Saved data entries
>>>>

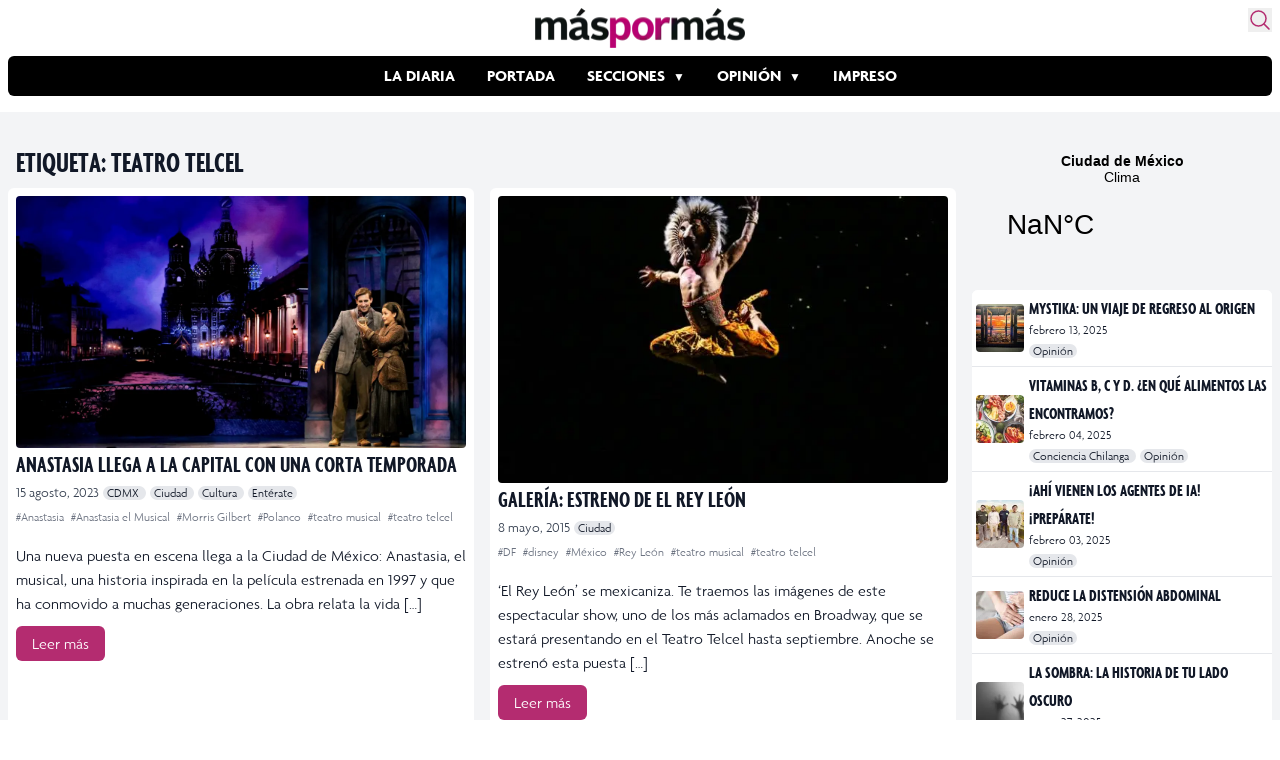

--- FILE ---
content_type: text/html; charset=utf-8
request_url: https://www.google.com/recaptcha/api2/aframe
body_size: 267
content:
<!DOCTYPE HTML><html><head><meta http-equiv="content-type" content="text/html; charset=UTF-8"></head><body><script nonce="YK9DRi4Po5eUkIbqgOgg3w">/** Anti-fraud and anti-abuse applications only. See google.com/recaptcha */ try{var clients={'sodar':'https://pagead2.googlesyndication.com/pagead/sodar?'};window.addEventListener("message",function(a){try{if(a.source===window.parent){var b=JSON.parse(a.data);var c=clients[b['id']];if(c){var d=document.createElement('img');d.src=c+b['params']+'&rc='+(localStorage.getItem("rc::a")?sessionStorage.getItem("rc::b"):"");window.document.body.appendChild(d);sessionStorage.setItem("rc::e",parseInt(sessionStorage.getItem("rc::e")||0)+1);localStorage.setItem("rc::h",'1768680825463');}}}catch(b){}});window.parent.postMessage("_grecaptcha_ready", "*");}catch(b){}</script></body></html>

<<<<

Aim of the exercise:
When a line of the records holds the word "google", copy that line.

Reply:
request_url: https://www.google.com/recaptcha/api2/aframe
<!DOCTYPE HTML><html><head><meta http-equiv="content-type" content="text/html; charset=UTF-8"></head><body><script nonce="YK9DRi4Po5eUkIbqgOgg3w">/** Anti-fraud and anti-abuse applications only. See google.com/recaptcha */ try{var clients={'sodar':'https://pagead2.googlesyndication.com/pagead/sodar?'};window.addEventListener("message",function(a){try{if(a.source===window.parent){var b=JSON.parse(a.data);var c=clients[b['id']];if(c){var d=document.createElement('img');d.src=c+b['params']+'&rc='+(localStorage.getItem("rc::a")?sessionStorage.getItem("rc::b"):"");window.document.body.appendChild(d);sessionStorage.setItem("rc::e",parseInt(sessionStorage.getItem("rc::e")||0)+1);localStorage.setItem("rc::h",'1768680825463');}}}catch(b){}});window.parent.postMessage("_grecaptcha_ready", "*");}catch(b){}</script></body></html>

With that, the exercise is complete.